▶ Your objective:
Find each line in the items below that contains the string "puffin", matching case exactly, and copy those lines out in full.

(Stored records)
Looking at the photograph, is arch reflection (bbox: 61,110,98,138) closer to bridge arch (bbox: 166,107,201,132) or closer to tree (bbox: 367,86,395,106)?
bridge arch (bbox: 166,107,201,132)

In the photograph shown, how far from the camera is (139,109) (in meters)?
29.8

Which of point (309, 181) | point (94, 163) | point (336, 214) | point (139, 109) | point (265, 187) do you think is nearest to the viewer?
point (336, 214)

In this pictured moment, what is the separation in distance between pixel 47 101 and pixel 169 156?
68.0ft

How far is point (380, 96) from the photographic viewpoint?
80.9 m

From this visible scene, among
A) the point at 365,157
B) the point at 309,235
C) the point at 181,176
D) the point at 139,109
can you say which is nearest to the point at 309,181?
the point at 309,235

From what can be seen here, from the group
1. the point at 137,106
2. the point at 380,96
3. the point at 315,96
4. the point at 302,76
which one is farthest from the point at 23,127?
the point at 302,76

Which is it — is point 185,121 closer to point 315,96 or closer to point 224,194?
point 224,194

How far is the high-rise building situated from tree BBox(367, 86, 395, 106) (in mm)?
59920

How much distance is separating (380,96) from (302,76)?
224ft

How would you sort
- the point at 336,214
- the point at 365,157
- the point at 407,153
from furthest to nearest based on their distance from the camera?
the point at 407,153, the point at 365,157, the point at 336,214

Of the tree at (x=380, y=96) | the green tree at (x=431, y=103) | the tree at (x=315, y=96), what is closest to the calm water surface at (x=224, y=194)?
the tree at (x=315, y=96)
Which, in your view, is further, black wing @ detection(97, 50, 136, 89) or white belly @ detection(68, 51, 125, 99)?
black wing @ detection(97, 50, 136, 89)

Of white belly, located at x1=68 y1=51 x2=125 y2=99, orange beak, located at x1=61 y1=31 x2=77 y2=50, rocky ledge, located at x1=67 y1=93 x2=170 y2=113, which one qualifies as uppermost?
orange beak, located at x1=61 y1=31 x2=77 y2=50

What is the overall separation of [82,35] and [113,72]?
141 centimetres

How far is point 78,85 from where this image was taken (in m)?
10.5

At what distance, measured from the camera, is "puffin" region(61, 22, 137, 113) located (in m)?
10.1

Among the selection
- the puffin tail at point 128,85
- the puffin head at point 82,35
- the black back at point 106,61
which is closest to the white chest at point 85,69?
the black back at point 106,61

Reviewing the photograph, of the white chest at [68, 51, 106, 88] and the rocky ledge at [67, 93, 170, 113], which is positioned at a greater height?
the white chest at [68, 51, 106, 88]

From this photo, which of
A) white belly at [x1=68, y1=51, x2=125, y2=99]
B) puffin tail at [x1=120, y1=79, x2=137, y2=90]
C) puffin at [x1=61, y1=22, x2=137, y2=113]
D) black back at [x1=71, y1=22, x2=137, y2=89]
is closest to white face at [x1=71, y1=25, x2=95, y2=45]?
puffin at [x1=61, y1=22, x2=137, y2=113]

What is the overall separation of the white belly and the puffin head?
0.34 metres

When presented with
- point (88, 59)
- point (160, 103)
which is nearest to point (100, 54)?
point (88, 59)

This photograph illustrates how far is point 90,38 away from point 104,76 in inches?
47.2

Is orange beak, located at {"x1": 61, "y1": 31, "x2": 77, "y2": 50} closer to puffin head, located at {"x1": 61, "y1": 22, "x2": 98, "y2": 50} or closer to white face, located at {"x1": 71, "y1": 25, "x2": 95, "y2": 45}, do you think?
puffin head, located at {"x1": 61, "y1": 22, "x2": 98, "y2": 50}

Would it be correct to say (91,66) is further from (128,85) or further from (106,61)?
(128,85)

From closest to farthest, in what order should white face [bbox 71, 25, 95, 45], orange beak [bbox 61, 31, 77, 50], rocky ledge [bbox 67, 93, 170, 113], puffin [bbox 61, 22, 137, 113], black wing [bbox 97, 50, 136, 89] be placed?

▶ Output for this exercise:
At what distance, measured from the camera, is "puffin" region(61, 22, 137, 113) located (in m)?
- the puffin tail at point 128,85
- the puffin head at point 82,35
B) puffin tail at [x1=120, y1=79, x2=137, y2=90]
C) puffin at [x1=61, y1=22, x2=137, y2=113]
puffin at [x1=61, y1=22, x2=137, y2=113]
What is the overall separation of the white belly and the puffin head?
Is orange beak, located at {"x1": 61, "y1": 31, "x2": 77, "y2": 50} closer to puffin head, located at {"x1": 61, "y1": 22, "x2": 98, "y2": 50} or closer to white face, located at {"x1": 71, "y1": 25, "x2": 95, "y2": 45}, do you think?
puffin head, located at {"x1": 61, "y1": 22, "x2": 98, "y2": 50}
From closest to farthest, in what order should white face [bbox 71, 25, 95, 45], orange beak [bbox 61, 31, 77, 50], rocky ledge [bbox 67, 93, 170, 113], puffin [bbox 61, 22, 137, 113], black wing [bbox 97, 50, 136, 89] be placed?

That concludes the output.